Major Internet companies are moving to better meet the needs of the hundreds of thousands of blind people who regularly browse the Web.
Blind Internet users generally use software that reads a description of a site's features aloud, sometimes in conjunction with some hardware that displays portions of the site in Braille. But navigating increasingly feature-heavy Web sites, whose messy and complex programming can be difficult for the software to translate, poses problems. Aiming to increase use of their popular products even more widely, Internet companies are now launching new -- and tidying up old -- services for easier use by the blind.
Google Inc. will today launch Google Accessible Search, a search tool that ranks results based on the simplicity of the site's page layout. Pages with a large number of headings and that lack extraneous images and text -- factors that make the page easier to read with a screen reader -- will rank higher, saving blind Internet users the time of navigating to results they won't be able to comprehend. The search tool is at labs.google.com/accessible.
AOL, a unit of Time Warner Inc., will soon update AOL Web mail to make it more screen-reader friendly. The revisions, which will be under way by the end of the year, will eliminate the need for users with screen readers to switch to a separate text-only page. While designing its new homepage, Yahoo Inc. considered ways to make it more accessible to blind users. For example, carving the site into a greater number of headings like "Entertainment" and "Sports" makes it easier for a visually impaired browser to navigate the site because the headings serve as built-in hooks.
The new products and heightened awareness already appear to be making a difference. Eric Brinkman, 19 years old, says he used to have to reformat nearly every page he arrived at so that it could work with his screen reader. Now, he finds that extra step unnecessary, and has also uncovered new tricks and shortcut keys for navigating around sites like Wikipedia.org, Google.com and Amazon.com, where he likes to shop for CDs. "I have become very dependent on computers," says Mr. Brinkman of Niantic, Conn., who spends several hours a day online and has been legally blind since birth.
New tools for developers also are likely to drive further improvements across a broad range of sites. Microsoft Corp. has recently released UI Automation, new developer technologies that will make it easier for screen readers to translate robust Web applications. The technologies will be officially released with the company's Vista operating system, and will allow screen readers to convey information to users such as how many new messages are in their in-boxes without reading off each message individually and to find all the links on the page quickly and alert the browser to which ones they have already visited.
There are roughly 10 million blind or visually impaired Americans, according to the American Foundation for the Blind, a New-York based advocacy group. The group estimates that roughly 1.5 million people who have difficulty seeing print even with glasses have access to the Internet but only about 200,000 who cannot see print at all have access. The numbers are expected to grow as technology improves and Internet companies offer new services.
Those with mild vision impairments can often be helped by simply magnifying their screen display. Blind Web users have descriptions of what appears on the screen read back to them aloud and move from heading to heading with keyboard shortcut keys and arrows. A blind person who visited Yahoo.com, for example, would hear the different headings like "News" or "Movies" spoken and could transition to the next heading by hitting the "H" key. Such assistive technology can be pricey. A popular variety, Freedom Scientific Inc.'s JAWS for Windows, costs around $1,000. Another tool, a refreshable Braille display that translates a description of what is on the screen into Braille on a device that resembles a keyboard, can run from $1,400 to $7,000.

• • • •

To do
Transcribe the web accessibility article from "Google Inc. will" up to and including "is at labs.google.com/accessible.".

• • • •

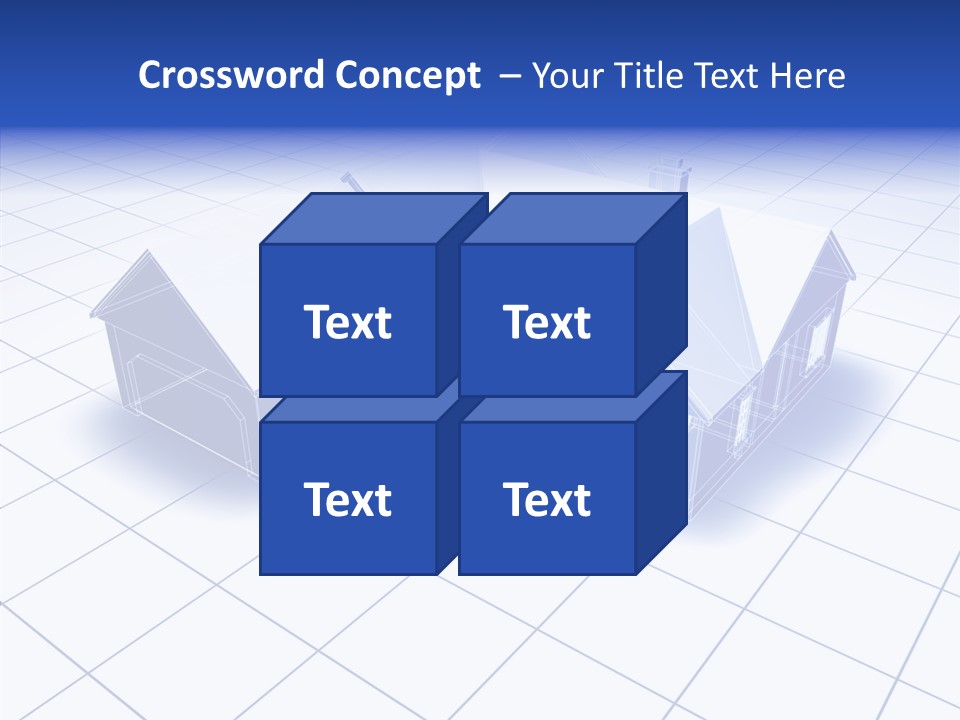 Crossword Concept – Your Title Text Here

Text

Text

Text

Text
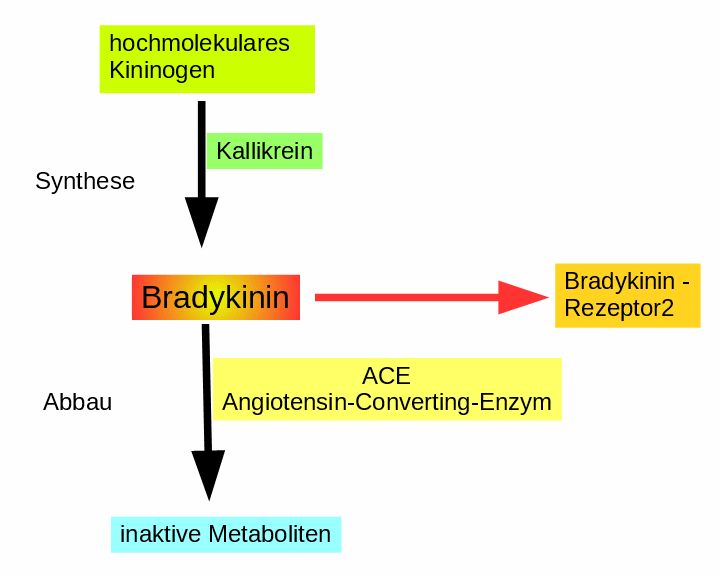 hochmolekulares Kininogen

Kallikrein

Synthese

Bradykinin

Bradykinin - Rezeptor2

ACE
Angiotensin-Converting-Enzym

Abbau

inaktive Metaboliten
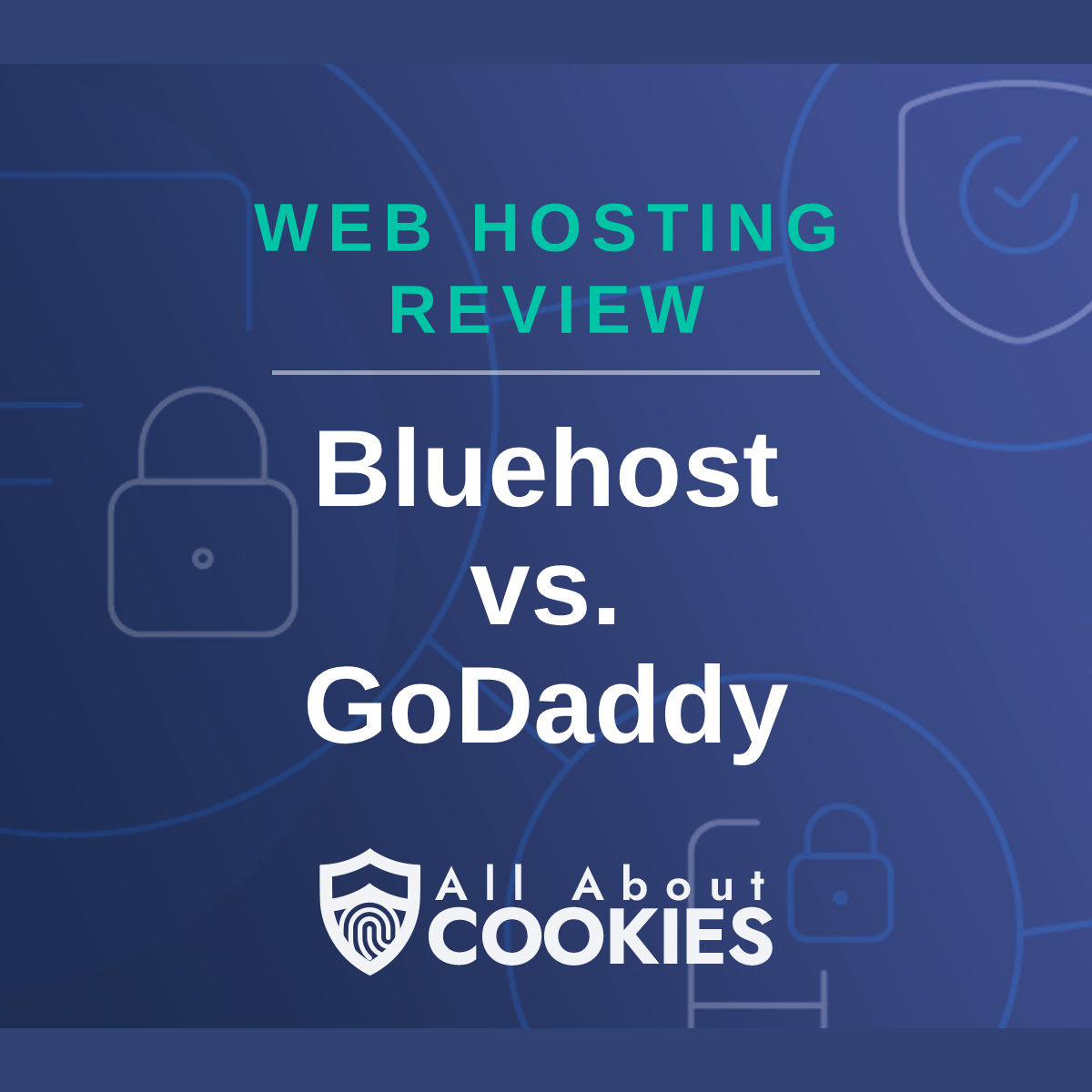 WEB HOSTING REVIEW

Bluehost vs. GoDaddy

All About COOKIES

• • • •

Response for this exercise
Google Inc. will today launch Google Accessible Search, a search tool that ranks results based on the simplicity of the site's page layout. Pages with a large number of headings and that lack extraneous images and text -- factors that make the page easier to read with a screen reader -- will rank higher, saving blind Internet users the time of navigating to results they won't be able to comprehend. The search tool is at labs.google.com/accessible.